Writer: Paul Thomas Anderson
Sole credit. Inspired by Thomas Pynchon's 1990 novel Vineland, combined with two original story ideas. Political dimensions drawn from both Pynchon's anarchic distrust of government and Anderson's response to current events.
Fidelity Casting Analysis ENHANCED
Loosely inspired by Pynchon's Vineland with significant original material. No strict source fidelity to assess.

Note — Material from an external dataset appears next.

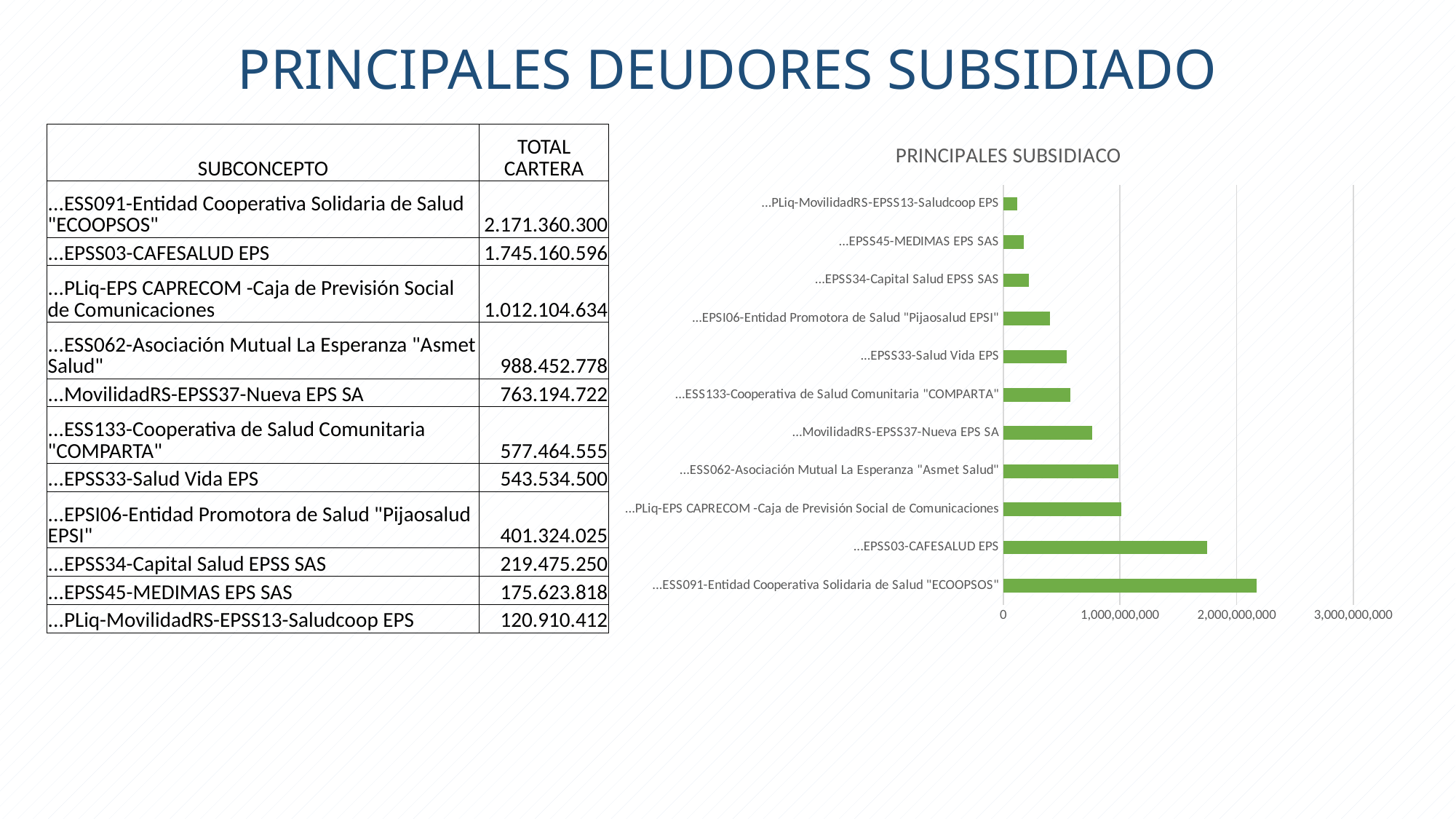
Is the value for ...EPSS03-CAFESALUD EPS greater or less than 2,000,000,000? less Is the value for ...MovilidadRS-EPSS37-Nueva EPS SA greater or less than 1,000,000,000? less Is the value for ...EPSS33-Salud Vida EPS greater or less than 1,000,000,000? less Which category has the shortest bar in the chart? ...PLiq-MovilidadRS-EPSS13-Saludcoop EPS Which is larger: the value for ...EPSS03-CAFESALUD EPS or the value for ...PLiq-EPS CAPRECOM -Caja de Previsión Social de Comunicaciones? ...EPSS03-CAFESALUD EPS What colour are the bars in the chart? green Which category has the longest bar in the chart? ...ESS091-Entidad Cooperativa Solidaria de Salud "ECOOPSOS" How many categories (bars) does the chart show? 11 What is the title of the chart? PRINCIPALES SUBSIDIACO What kind of chart is shown on the slide? bar chart Which is larger: the value for ...ESS062-Asociación Mutual La Esperanza "Asmet Salud" or the value for ...ESS133-Cooperativa de Salud Comunitaria "COMPARTA"? ...ESS062-Asociación Mutual La Esperanza "Asmet Salud"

Anderson drew inspiration from Vineland but created largely original characters. The casting is diverse by design: the French 75 is a multiracial revolutionary group, the protagonist's partner and daughter are Black, and the community of Baktan Cross is explicitly multicultural. None of this contradicts the source material because the source material was only a starting point. Chase Infiniti was discovered through a six-month audition process and is the film's genuine revelation.
Adult Viewer Insight
Conservative adult viewers will admire the craft and resist the ideology. The performances are outstanding. The action is exhilarating. The filmmaking is masterful. And the politics are unrelentingly progressive. The father-daughter emotional core will move you regardless of where you stand on immigration. Watch it because it is a genuinely great film, and recognize it as political art from a specific perspective.
Parental Guidance
Rated R. Significant violence: multiple shootings, car crashes, explosions, a teenager shoots a man in self-defense. Moderate sexual content: implied encounters, crude dialogue. Strong language throughout. Heavy substance use: protagonist is a habitual marijuana user. Intense scenes: school dance raid, kidnapping, highway confrontation. Age 15+ minimum. Older teenagers may benefit from guided viewing to discuss political content critically.